[Opening DATASET CONTENT section]

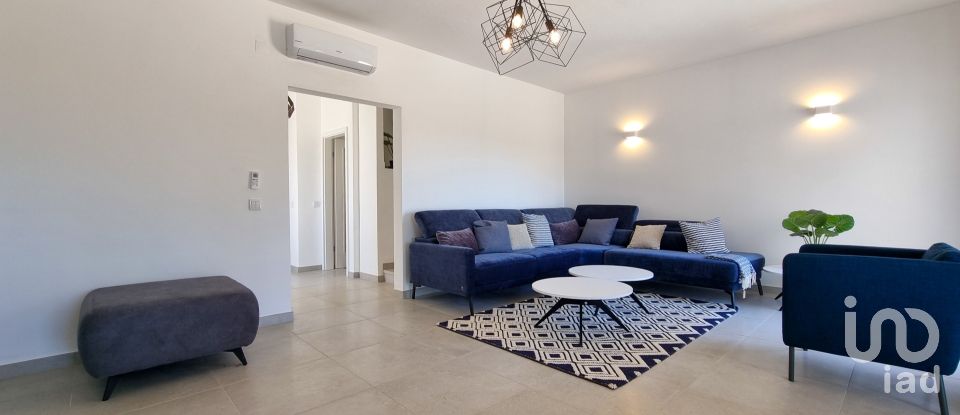 Maison T4 à Quarteira de 296 m²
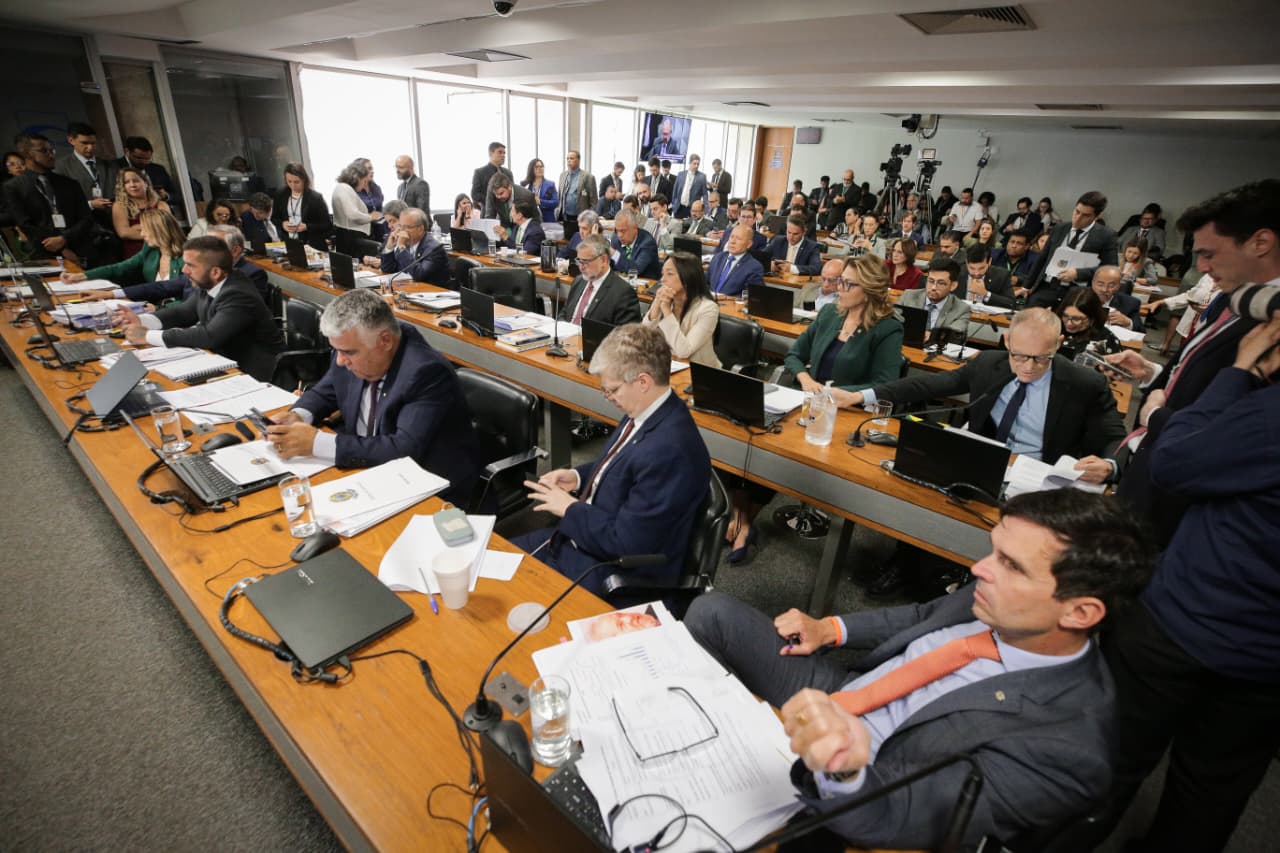 Parlamentares da CPMI comemoram prisão de “Careca do INSS” e empresário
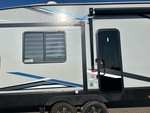 General Appearance with Glass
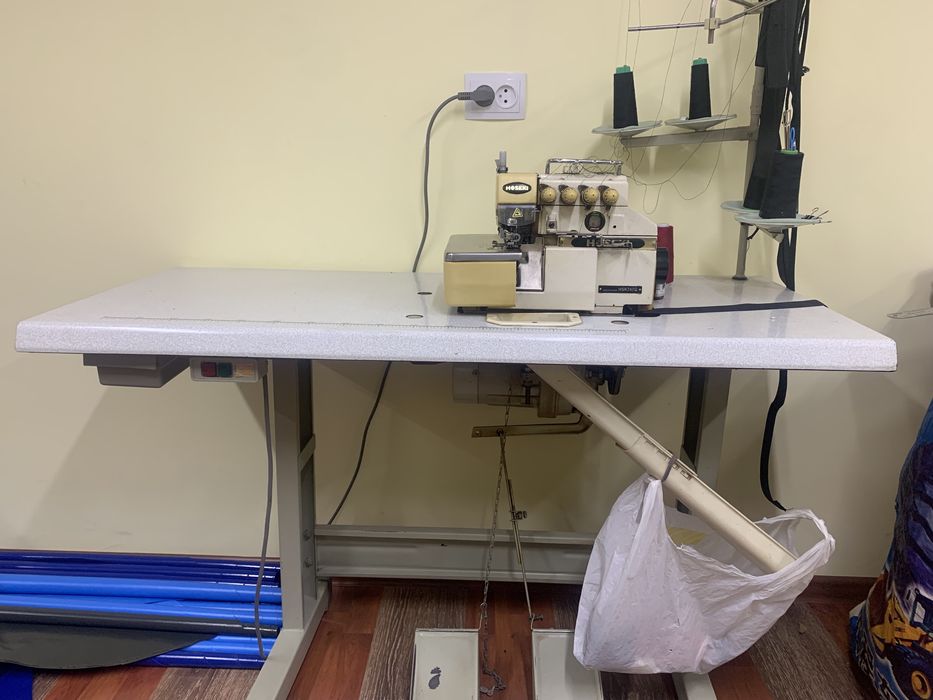 Швейная машина оверлок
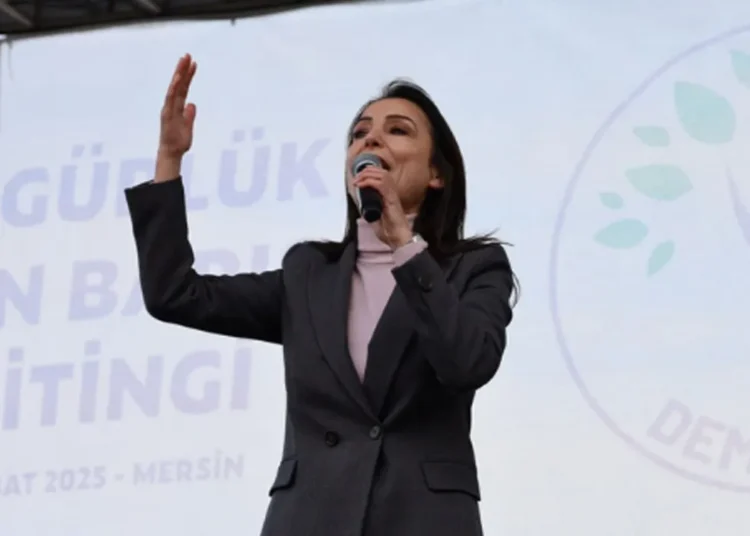 DEM Partili Hatimoğulları: Öcalan, tarihi bir çağrıya hazırlanıyor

[Closing DATASET CONTENT section]

**THE TASK**
Repeat the records verbatim, excluding pictures.

**OUTPUT**
 Maison T4 à Quarteira de 296 m²
 Parlamentares da CPMI comemoram prisão de “Careca do INSS” e empresário
 General Appearance with Glass
 Швейная машина оверлок
 DEM Partili Hatimoğulları: Öcalan, tarihi bir çağrıya hazırlanıyor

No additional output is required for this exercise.